• Trecho do texto
──────────

Desde o Nordeste até o leste de Minas
Gerais, onde fica o rio Doce e a reserva indígena das famílias
Krenak, e também na Amazônia, na fronteira do Brasil com o Peru e a
Bolívia, no Alto Rio Negro, em todos esses lugares as nossas
famílias estão passando por um momento de tensão nas relações
políticas entre o Estado brasileiro e as sociedades indígenas.
Essa tensão não é de agora, mas se
agravou com as recentes mudanças políticas introduzidas na vida do
povo brasileiro, que estão atingindo de forma intensa centenas de
comunidades indígenas que nas últimas décadas vêm insistindo para
que o governo cumpra seu dever constitucional de assegurar os
direitos desses grupos nos seus locais de origem, identificados no
arranjo jurídico do país como terras indígenas.
Não sei se todos conhecem as
terminologias referentes à relação dos povos indígenas com os
lugares onde vivem ou as atribuições que o Estado brasileiro tem
dado a esses territórios ao longo da nossa história. Desde os
tempos coloniais, a questão do que fazer com a parte da população
que sobreviveu aos trágicos primeiros encontros entre os dominadores
europeus e os povos que viviam onde hoje chamamos, de maneira muito
reduzida, de terras indígenas, levou a uma relação muito
equivocada entre o Estado e essas comunidades.
É claro que durante esses anos nós
deixamos de ser colônia para constituir o Estado brasileiro e
entramos no século XXI, quando a maior parte das previsões apostava
que as populações indígenas não sobreviveriam ocupação do
território, pelo menos não mantendo formas próprias de
organização, capazes de gerir suas vidas. Isso porque a máquina
estatal atua para desfazer as formas de organização das nossas
sociedades, buscando uma integração entre essas populações e o
conjunto da sociedade brasileira.
O dilema político que ficou para as
nossas comunidades que sobreviveram ao século XX é ainda hoje
precisar disputar os últimos redutos onde a natureza é próspera,
onde podemos suprir as nossas necessidades alimentares e de moradia,
e onde sobrevivem os modos que cada uma dessas pequenas sociedades
tem de se manter no tempo, dando conta de si mesmas sem criar uma
dependência excessiva do Estado.
O rio Doce, que nós, os Krenak, chamamos
de Watu, nosso avô, é uma pessoa, não um recurso, como dizem os
economistas. Ele não é algo de que alguém possa se apropriar; é
uma parte da nossa construção como coletivo que habita um lugar
específico, onde fomos gradualmente confinados pelo governo para
podermos viver e reproduzir as nossas formas de organização (com
toda essa pressão externa).

──────────

• Material de estudo
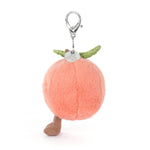 Load image into Gallery viewer, Jellycat Bag Charm - Amuseables Peach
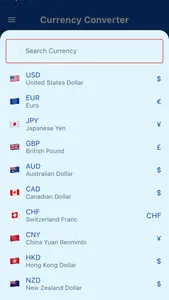 Currency Converter all country screenshot 1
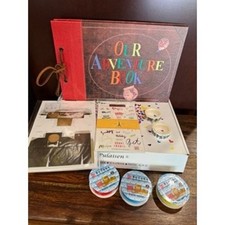 Disney Pixar NEW Our Adventure Book UP Scrapbook Photo Album Stickers More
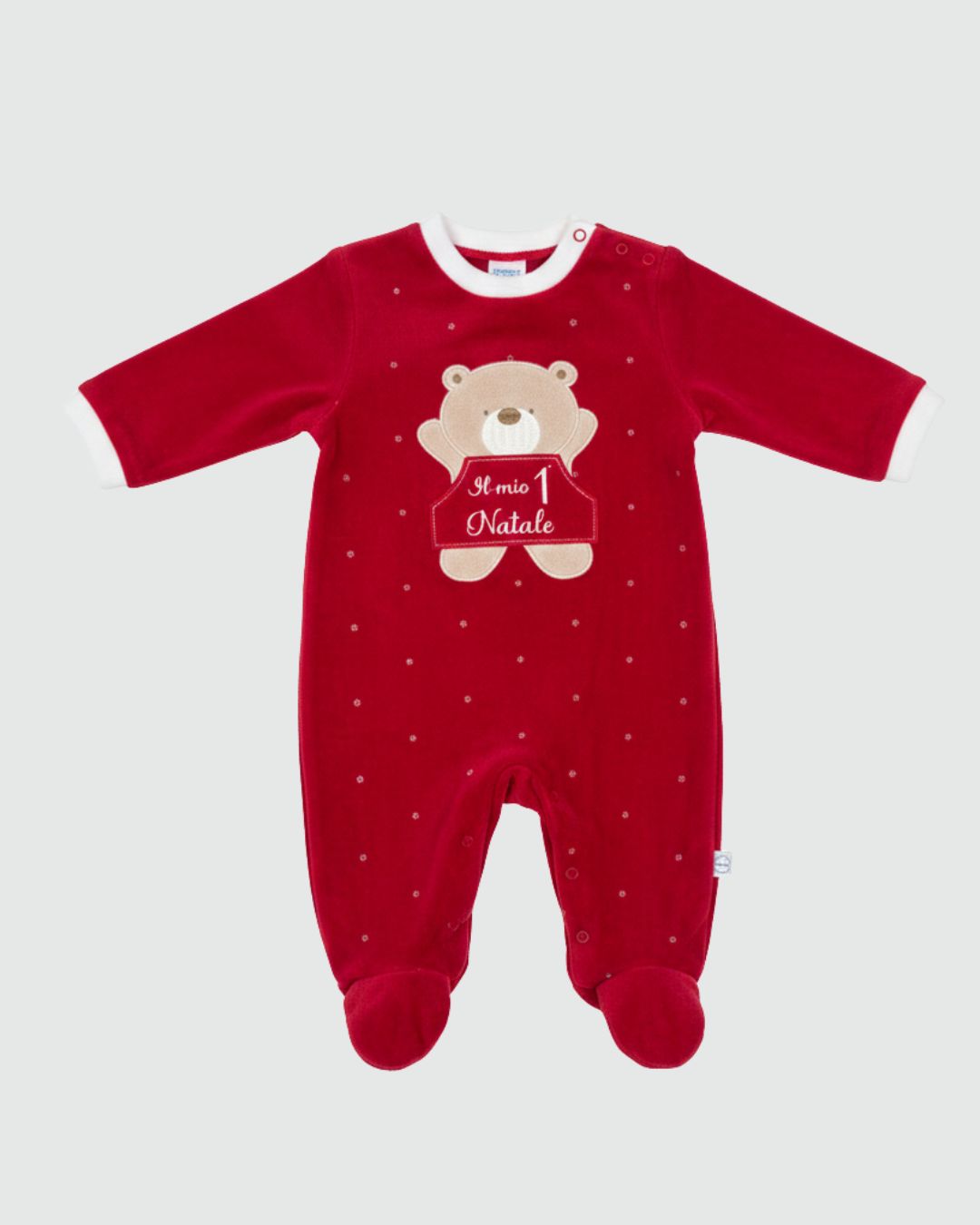 Nazareno Gabrielli Tutina Neonati Natalizia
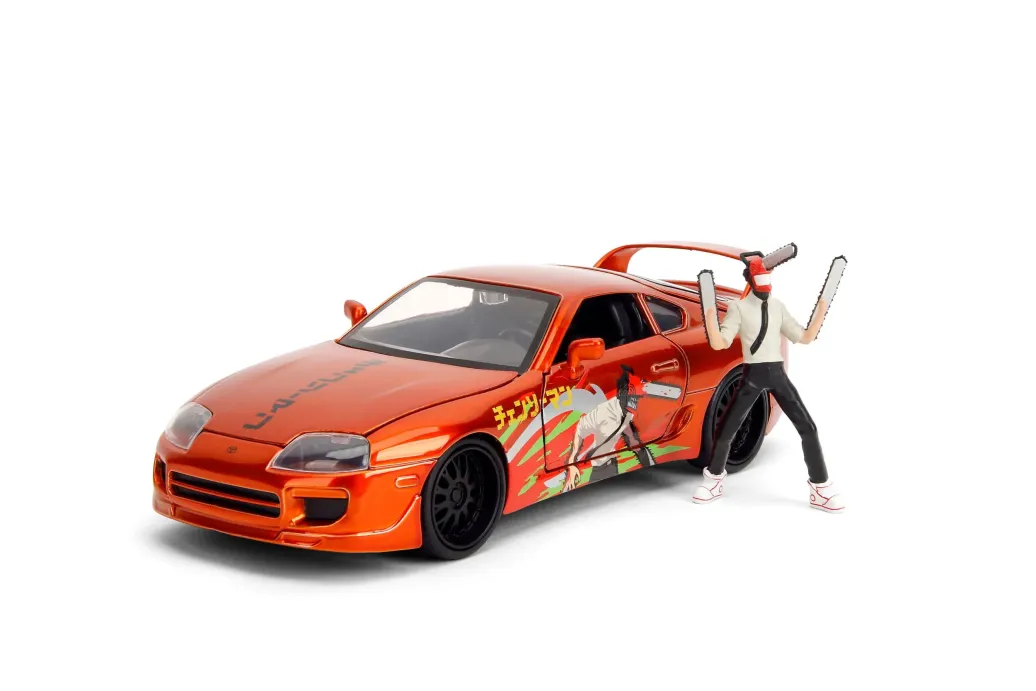 Chainsaw Man Diecast Modell 1/24 1995 Toyota Supra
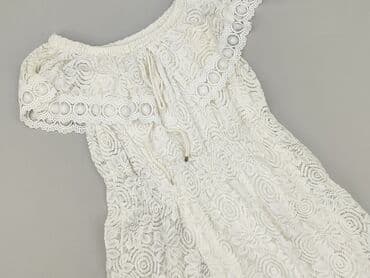 bialy kombinezon na jedno ramie: Sukienka damska, rozmiar S — 2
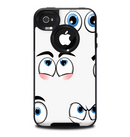 The Crazy Eyes Skin for the iPhone 4-4s OtterBox Commuter Case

──────────

• Solicitação 1
Responda com base no trecho do texto:
(a) Em que região fica o rio Doce, com a reserva indígena das famílias Krenak?
(b) Como os locais de origem dos grupos indígenas são identificados no arranjo jurídico do país?
(c) Que nome os Krenak dão ao rio Doce?
• Solicitação 2
Modifique o segmento do trecho do texto que vai de "Desde o Nordeste" até "como terras indígenas.", substituindo "centenas" por "dezenas".

• Espaço de resposta 1
(a) No leste de Minas Gerais.
(b) Como terras indígenas.
(c) Watu, o avô deles.

• Espaço de resposta 2
Desde o Nordeste até o leste de Minas
Gerais, onde fica o rio Doce e a reserva indígena das famílias
Krenak, e também na Amazônia, na fronteira do Brasil com o Peru e a
Bolívia, no Alto Rio Negro, em todos esses lugares as nossas
famílias estão passando por um momento de tensão nas relações
políticas entre o Estado brasileiro e as sociedades indígenas.
Essa tensão não é de agora, mas se
agravou com as recentes mudanças políticas introduzidas na vida do
povo brasileiro, que estão atingindo de forma intensa dezenas de
comunidades indígenas que nas últimas décadas vêm insistindo para
que o governo cumpra seu dever constitucional de assegurar os
direitos desses grupos nos seus locais de origem, identificados no
arranjo jurídico do país como terras indígenas.